This Sunday, state regulators ordered the Southern California Gas Company (SoCalGas) to permanently close the natural gas well responsible for the largest methane leak in US history. The leak began on October 23, 2015, and has continued unabated until now, releasing the equivalent of 2.1 million metric tons of carbon dioxide and forcing thousands of local families to relocate. The leak is not expected to be stopped until the end of March.
The leak at the SoCalGas Aliso Canyon underground storage facility was caused by the failure of antiquated infrastructure and completely inadequate maintenance and inspection. The leak began last October with a rupture in a well casing, which was drilled in 1959, causing methane to seep up through the soil into the neighboring Porter Ranch, a suburb of Los Angeles. Roughly 4,500 families so far have evacuated the area to avoid the leak.
An aerial survey of the area carried out by UC Davis scientist Stephen Conley showed methane levels of 50 parts per million in November. Conley told the Los Angeles Times “this is probably 20 times bigger than anything else we’ve measured.”
Natural gas which is primarily composed of methane is not considered toxic or dangerous when it is able to dissipate, but some of the chemicals associated with it are. Natural gas is mixed with an odorant to make it smell like rotten eggs to warn people of leaks in their homes. The current large-scale leak is causing some residents to suffer difficulty breathing, dizziness, headaches, nosebleeds and vomiting.
Natural gas, particularly that produced by hydraulic fracturing, can also contain benzene, a toxic carcinogen.
A leak of this size will inevitably have an impact on global warming. Methane is roughly 84 times more effective at trapping energy over a period of 20 years than is carbon dioxide. After 100 years, methane remains 25 times more potent. At its high point in December, the leak rate peaked at 58,000 kg per hour, or the emissions equivalent of about 900 cars driving for a year, every hour.
SoCalGas has played a criminal role in their failure to maintain their facilities and in their delays in dealing with the leak. In 2014, SoCalGas submitted a request to state regulators to raise their rates, ostensibly to pay for comprehensive inspections of 229 storage wells. The report listed 26 of their wells as “high risk” entities that should be abandoned. It is unclear whether the Aliso Canyon well that broke was one of those.
It is clear is that SoCalGas knew of significant risks in their equipment and, rather than fix them, tried to use them to blackmail workers into paying higher rates. SoCalGas is a subsidiary of Sempra Energy which made $1.2 billion in profit in 2014. The amount the company sought in increased rates over the next six years was $180 million, about 2.5 percent of their expected yearly profits.
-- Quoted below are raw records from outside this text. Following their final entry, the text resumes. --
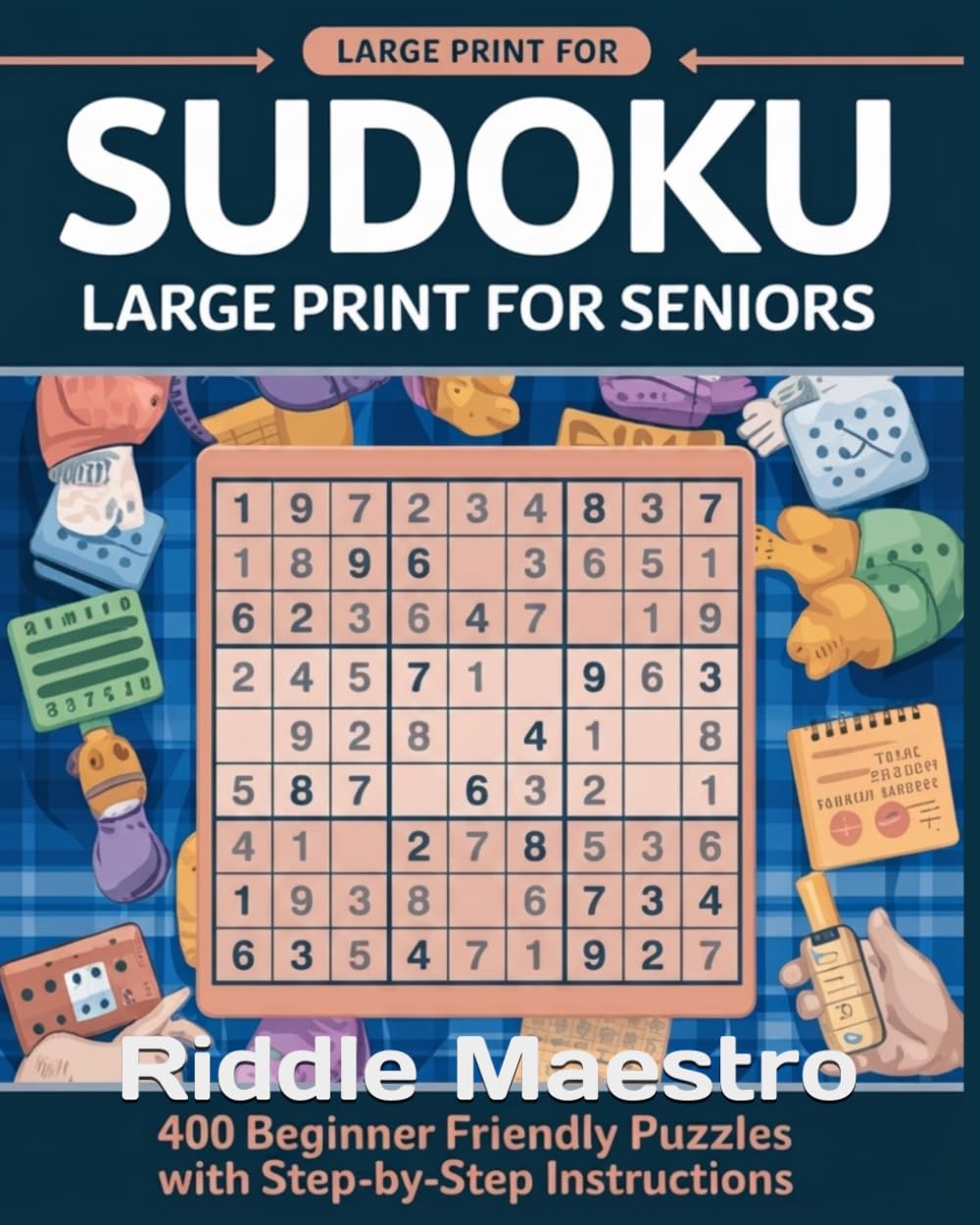 Sudoku Large Print for Seniors: 400 Beginner Friendly Puzzles with Step-by-Step Instructions (Sudoku for Seniors – Large Print Puzzle Books)
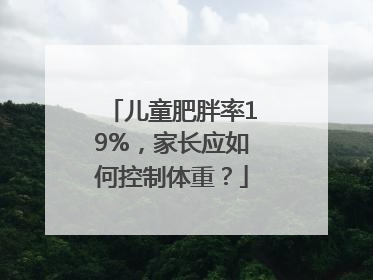 儿童肥胖率19%，家长应如何控制体重？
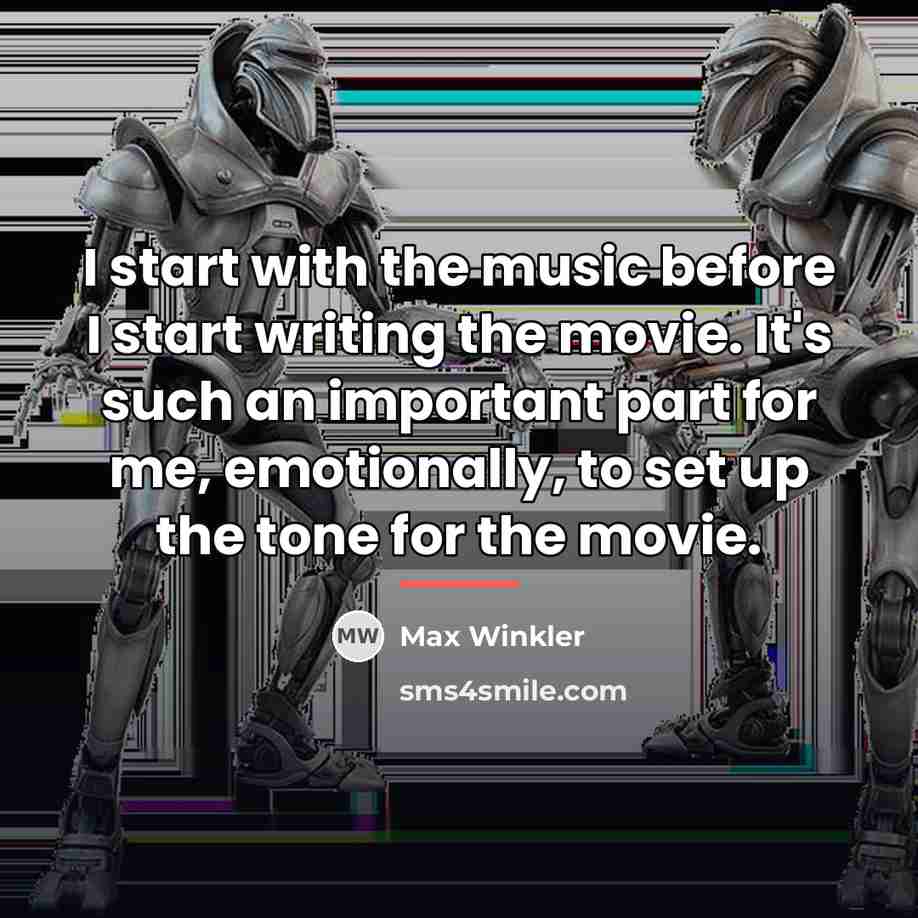 “I start with the music before I start writing the…” quote by Max Winkler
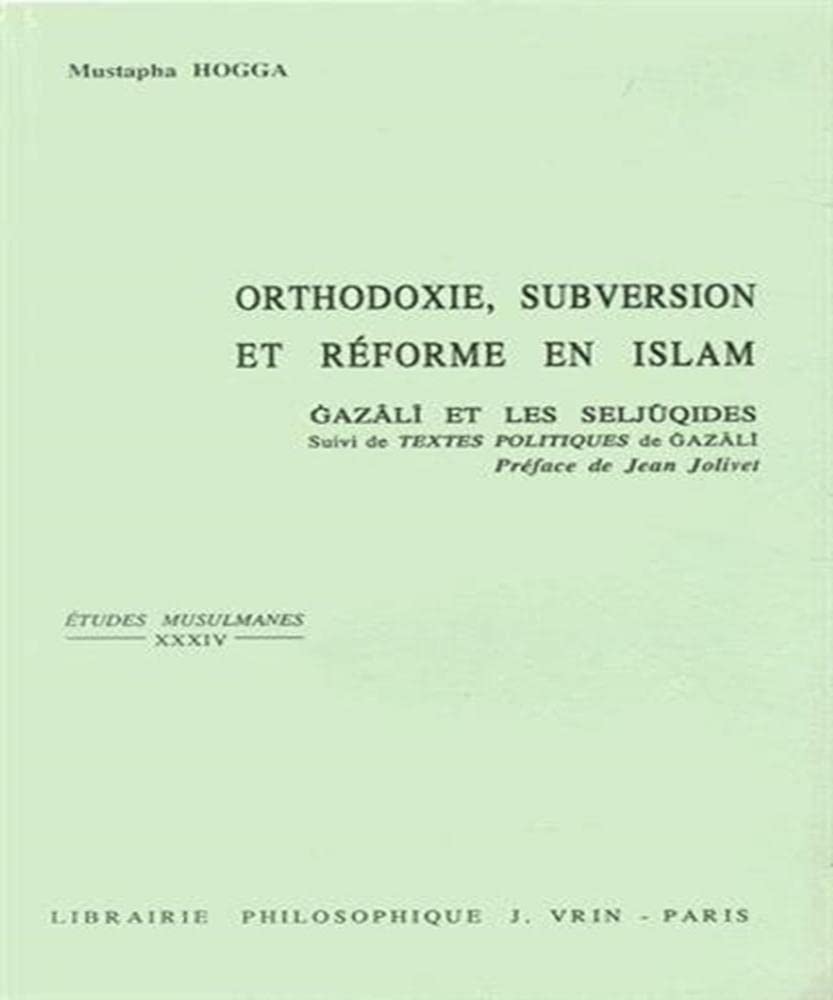 Orthodoxie, subversion et réforme en islam : Gazali et les Seljuqides. Textes politiques de Gazali book
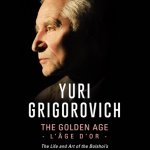Yuri Grigorovich – a tyrannical focus on beauty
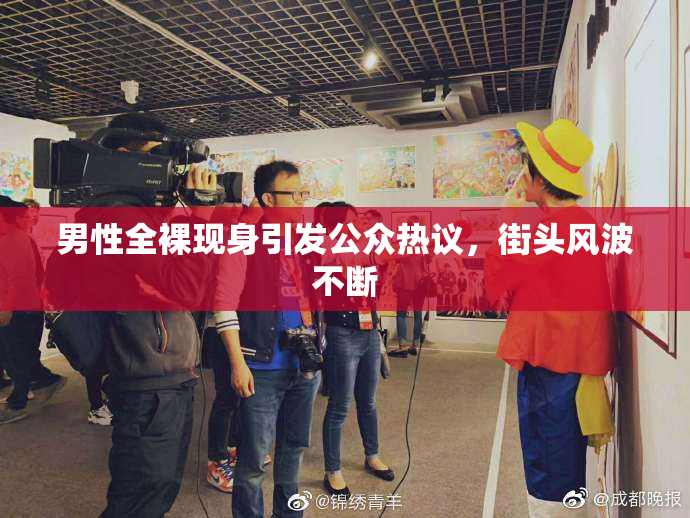 男性全裸现身引发公众热议，街头风波不断
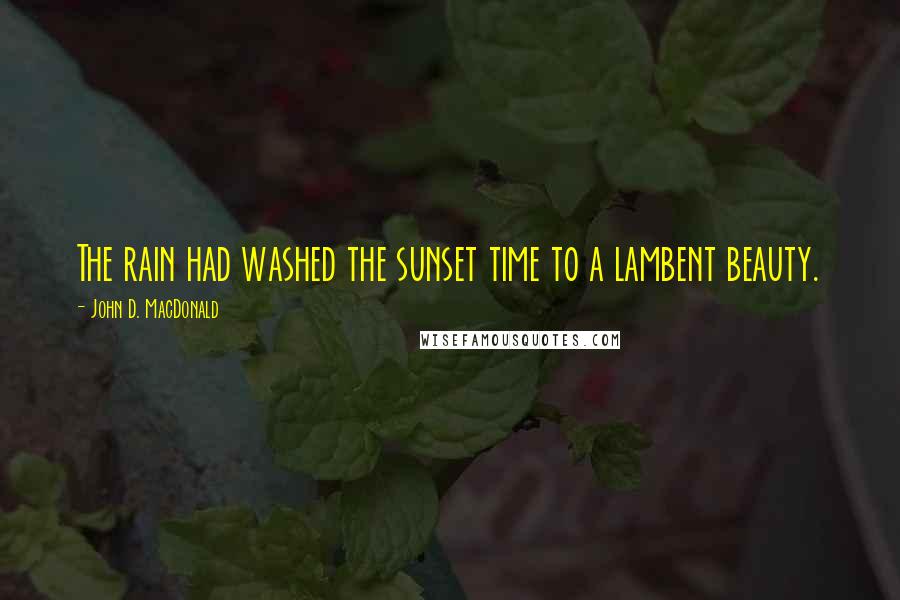 John D. MacDonald Quotes: The rain had washed the sunset time to a lambent beauty.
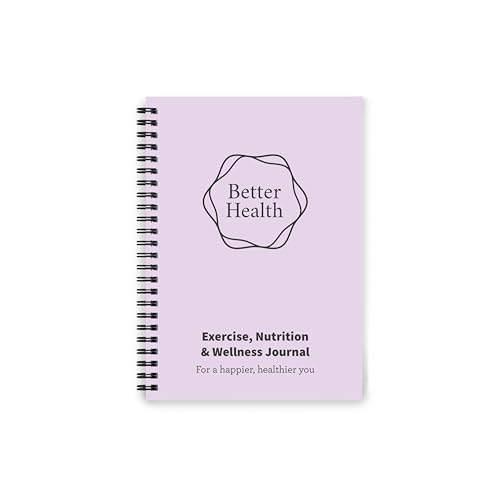 Better Health - Exercise, Nutrition & Wellness Journal - Stay healthy with our handy, simple...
Despite knowing that their well lacked many modern safety features, like a shutoff valve at the base, SoCalGas continued to cut corners and use the injection well in a risky manner. Most wells consist of a metal casing surrounding a narrower metal tube, and SoCalGas was using the casing itself to inject natural gas, not just the internal tube, raising the risk of a leak.
After the leak was initially discovered on October 23, SoCalGas denied its existence to the public until five days later and did not start drilling a relief well until December 4, six weeks after the leak began. Instead they made six attempts in November to block the well with mud and brine which failed and may have actually increased the leak rate. The first relief well is expected to be finished by February 24, with a second well planned, eventually allowing the leaking well to be capped by the end of March.
This is not the first disaster coming from California’s natural gas infrastructure. In 2010 pipes owned by Pacific Gas and Electric (PG&E) exploded in San Bruno, killing eight people, injuring 60 and destroying or damaging 161 homes. For years before the 2010 disaster, PG&E demanded and received rate hikes in 2007 and 2009 to pay for maintenance, yet long stretches of antiquated pipes in residential areas were left untouched, leading to the explosion.
More recently, PG&E received $2.37 billion in rate hikes spread out over three years from state regulators last August to pay for “maintenance.” PG&E’s profit in 2014 was nearly $2 billion dollars, and there is no reason to believe that this new profit will be used for maintenance any more than their current profit is.
The government response to these companies’ reckless threats and negligence has been complete acquiescence. Rate hikes are approved for companies already making large profits, infrastructure is left uninspected, and when it does collapse, government fines are barely even a slap on the wrist. Under current laws, SoCalGas faces a maximum fine of $25,000 for the Aliso Canyon leak.